= Texte extrait =
• • •

Karl Marx, la France et les revues

L’exposition Marx en France. Histoire, usages et représentations au Musée de l’Histoire vivante à Montreuil (du 25 mars au 31 décembre 2023) et son catalogue éponyme mettent en évidence le rôle joué par les revues aussi bien pour la construction des liens de sociabilité et la diffusion des idées de Karl Marx en France de son vivant que pour les différentes facettes de la réception et des adaptations de son œuvre après sa mort. Elles ne constituent évidemment pas le seul sujet de l’exposition comme du catalogue, ouvert à bien d’autres questions d’histoire politique, intellectuelle ou artistique, des bustes de Marx par Karl-Jean Longuet aux caricatures ou à d’autres aspects de la mémoire ou des usages du philosophe trévois, mais elles sont constamment présentes.

 

Lorsque Marx vient pour la première fois en France, en octobre 1843, il est d’abord connu comme le principal rédacteur de la Rheinische Zeitung [La Gazette Rhénane] (1842-1843), journal de la bourgeoisie radicale qui a dû cesser sa publication. Mais dès ce moment, nous rappelle Jean-Numa Ducange, conseiller scientifique de l’exposition et responsable du catalogue, il souhaite lui donner un prolongement plus requérant sous la forme d’une revue. Celle-ci prend le nom de Deutsch-Französische Jahrbücher ou Annales franco-allemandes, codirigées par Marx et Arnold Ruge, mais elle ne peut paraître qu’une seule fois, à Paris en février 1844. De même, après l’expérience de la Neue Rheinische Zeitung [La Nouvelle Gazette Rhénane] en 1848-1849, Marx et Engels – ils sont devenus amis à Paris en août 1844 – s’emploient à la prolonger avec une revue qui porte le même nom, sous-titrée Politisch-Ökonomische Revue, qui est publiée à Londres entre mars et novembre 1850. Un des textes les plus féconds de Marx, Le 18 brumaire de Louis Napoléon Bonaparte, est également à l’origine un article de revue, destiné à Die Revolution, revue hebdomadaire de langue allemande que Joseph Weydemeyer tente de faire paraître à New York (2 n°, les 6 et 13 janvier 1852). En Europe de toute façon, la vague de reflux contre-révolutionnaire a pour un temps mis fin aux projets de publication.

• • •

= Travail demandé =
**A.** Indiquez si les affirmations suivantes concordent avec le texte sur Marx et les revues, en répondant par oui ou par non et en citant à l'identique les mots du texte qui permettent de trancher : (i) les Annales franco-allemandes ont paru à plusieurs reprises ; (ii) Marx et Engels se sont liés d'amitié à Paris ; (iii) Le 18 brumaire de Louis Napoléon Bonaparte a d'abord été conçu comme un article de revue.
**B.** D'après le texte sur Marx et les revues, qu'est-ce qui a interrompu pour un temps les projets de publication en Europe ? Répondez en une à trois phrases.
Ces données n'ont aucun rapport avec le texte sur Marx et les revues.

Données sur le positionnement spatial
• • •

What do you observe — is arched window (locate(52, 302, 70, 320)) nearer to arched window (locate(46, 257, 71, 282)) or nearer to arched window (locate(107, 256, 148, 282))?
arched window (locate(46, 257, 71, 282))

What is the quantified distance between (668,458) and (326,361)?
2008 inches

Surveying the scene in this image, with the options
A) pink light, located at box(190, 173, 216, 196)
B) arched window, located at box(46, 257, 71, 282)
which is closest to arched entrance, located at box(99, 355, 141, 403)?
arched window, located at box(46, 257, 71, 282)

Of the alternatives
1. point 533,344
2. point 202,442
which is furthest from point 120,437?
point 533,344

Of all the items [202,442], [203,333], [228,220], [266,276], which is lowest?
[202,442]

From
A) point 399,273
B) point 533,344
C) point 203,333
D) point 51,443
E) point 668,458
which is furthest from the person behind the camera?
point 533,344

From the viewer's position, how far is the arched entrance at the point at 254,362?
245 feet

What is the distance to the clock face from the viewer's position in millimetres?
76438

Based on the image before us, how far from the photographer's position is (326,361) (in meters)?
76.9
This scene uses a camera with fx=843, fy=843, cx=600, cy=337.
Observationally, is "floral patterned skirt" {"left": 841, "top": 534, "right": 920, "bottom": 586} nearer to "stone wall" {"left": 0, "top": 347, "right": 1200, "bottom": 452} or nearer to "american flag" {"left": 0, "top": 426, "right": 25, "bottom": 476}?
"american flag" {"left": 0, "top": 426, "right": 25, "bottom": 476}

• • •

= Réponses =
**A.**
(i) Non : « elle ne peut paraître qu’une seule fois, à Paris en février 1844 ».
(ii) Oui : « ils sont devenus amis à Paris en août 1844 ».
(iii) Oui : « est également à l’origine un article de revue, destiné à Die Revolution ».

**B.** La vague de reflux contre-révolutionnaire a, pour un temps, mis fin aux projets de publication en Europe.